This chapter is framed theoretically within generative grammar, dating back to the early works of Noam Chomsky (see Chomsky 1957, 1965 and later works). Since the first version of generative grammar in the 1950s, the theory has developed and been known as Transformational Grammar, Government and Binding Theory, the Principles and Parameters approach, Minimalism etc. As the proposal is not framed within any specific branch of the theory, the generic term Generative Grammar will be used throughout the chapter. The theory presented here is a simplified and slightly adapted version which aims to capture core aspects of generative grammar of relevance to language teaching and learning. For more elaborate descriptions of generative grammar, the reader is referred to Haegeman (1994) for an introduction to Government and Binding Theory, Carnie (2013) for an introduction to the Principles and Parameters approach, and Radford (2004) for an introduction to Minimalism.

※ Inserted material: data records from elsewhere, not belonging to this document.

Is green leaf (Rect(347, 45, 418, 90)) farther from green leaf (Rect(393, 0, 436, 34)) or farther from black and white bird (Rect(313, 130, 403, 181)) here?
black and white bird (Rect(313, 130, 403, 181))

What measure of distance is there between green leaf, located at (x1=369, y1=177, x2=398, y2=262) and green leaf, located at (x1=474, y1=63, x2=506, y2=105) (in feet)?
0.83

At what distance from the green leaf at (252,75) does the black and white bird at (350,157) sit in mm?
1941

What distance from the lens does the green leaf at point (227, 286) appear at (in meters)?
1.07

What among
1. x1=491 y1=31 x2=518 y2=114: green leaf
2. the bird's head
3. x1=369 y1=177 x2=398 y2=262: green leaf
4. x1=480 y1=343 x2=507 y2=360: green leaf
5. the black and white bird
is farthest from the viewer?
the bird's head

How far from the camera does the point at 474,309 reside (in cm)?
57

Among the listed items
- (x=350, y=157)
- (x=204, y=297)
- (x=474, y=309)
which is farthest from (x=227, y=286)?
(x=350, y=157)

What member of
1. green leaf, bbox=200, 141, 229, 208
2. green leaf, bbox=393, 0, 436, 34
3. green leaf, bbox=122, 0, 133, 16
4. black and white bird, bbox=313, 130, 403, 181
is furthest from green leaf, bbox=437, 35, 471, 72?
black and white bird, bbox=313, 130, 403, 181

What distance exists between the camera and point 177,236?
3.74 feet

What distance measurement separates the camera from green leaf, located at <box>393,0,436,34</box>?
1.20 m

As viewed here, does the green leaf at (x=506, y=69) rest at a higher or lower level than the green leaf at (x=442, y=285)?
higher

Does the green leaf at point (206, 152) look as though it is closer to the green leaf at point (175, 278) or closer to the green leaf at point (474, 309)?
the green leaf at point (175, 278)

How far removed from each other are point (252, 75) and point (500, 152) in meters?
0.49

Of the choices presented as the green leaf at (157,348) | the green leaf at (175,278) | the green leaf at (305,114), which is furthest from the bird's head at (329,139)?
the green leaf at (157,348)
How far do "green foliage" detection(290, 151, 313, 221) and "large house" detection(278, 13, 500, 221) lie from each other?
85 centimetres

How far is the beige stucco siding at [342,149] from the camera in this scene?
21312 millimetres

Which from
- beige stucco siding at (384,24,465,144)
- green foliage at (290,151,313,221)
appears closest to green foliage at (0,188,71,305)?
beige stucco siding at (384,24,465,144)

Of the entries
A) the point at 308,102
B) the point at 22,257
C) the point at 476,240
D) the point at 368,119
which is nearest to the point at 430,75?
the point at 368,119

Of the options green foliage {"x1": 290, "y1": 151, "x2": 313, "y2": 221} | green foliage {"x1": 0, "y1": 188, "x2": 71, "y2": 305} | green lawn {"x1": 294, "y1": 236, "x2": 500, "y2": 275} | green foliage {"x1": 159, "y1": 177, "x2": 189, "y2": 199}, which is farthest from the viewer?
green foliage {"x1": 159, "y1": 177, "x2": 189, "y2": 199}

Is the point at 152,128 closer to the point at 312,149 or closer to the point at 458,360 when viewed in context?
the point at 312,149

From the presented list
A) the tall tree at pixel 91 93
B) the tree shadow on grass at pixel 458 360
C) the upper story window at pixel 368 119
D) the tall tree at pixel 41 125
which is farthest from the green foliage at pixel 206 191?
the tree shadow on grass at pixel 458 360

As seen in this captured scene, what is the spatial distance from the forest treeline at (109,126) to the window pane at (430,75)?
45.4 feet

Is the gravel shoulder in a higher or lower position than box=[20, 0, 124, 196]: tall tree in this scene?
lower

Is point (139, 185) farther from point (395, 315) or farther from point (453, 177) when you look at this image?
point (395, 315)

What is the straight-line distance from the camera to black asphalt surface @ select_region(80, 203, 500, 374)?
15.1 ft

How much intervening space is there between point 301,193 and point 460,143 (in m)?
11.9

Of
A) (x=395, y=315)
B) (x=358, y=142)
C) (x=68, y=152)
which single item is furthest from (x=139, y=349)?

An important concept in Generative Grammar that is central to this chapter is (un)grammaticality. (Un)Grammaticality refers to the well-formedness of a sentence, that is whether a sentence is constructed according to the grammatical rules of a language. An English sentence that follows the grammatical rules of English is categorized as grammatical, whereas a sentence that violates the grammatical rules is categorized as ungrammatical. For example, the sentences in (1) are well-formed; they follow the grammatical rules of English and are thus grammatical. By contrast, the sentences in (2) are ill-formed; they are not constructed according to the grammatical rules of English and are thus ungrammatical. In linguistics, an asterisk (*) is used to indicate that a sentence is ungrammatical.

  • (1)

    a. Elena bought milk.

    • b.

      The children sleep quietly in their beds.

    • c.

      Do the children sleep quietly in their beds?

  • (2)

    a. *Elena bought. / *Bought milk.

    • b.

      *The children sleeps quietly in their beds.

    • c.

      *Sleep the children quietly in their beds?

(1a) and (2a) concern rules of argument structure. The verb buy is transitive and requires two arguments: a subject (Elena) and an object (milk). Violating this grammatical rule makes the sentence ungrammatical. (1b) and (2b) illustrate rules of subject-verb agreement. A 3rd person plural subject (the children) needs to agree with the verb in number, in this case plural (sleep). Incorrect subject-verb agreement, as illustrated by the 3rd person singular -s (sleeps) in (2b), makes the sentence ungrammatical. (1c) and (2c) illustrate rules of question formation in English. Yes-/No-questions are formed with do-support. Violating this grammatical rule, for example by trying to form a yes-/no-question by fronting the finite verb (which is common in the other Germanic languages), as in (2c), makes the sentence ungrammatical.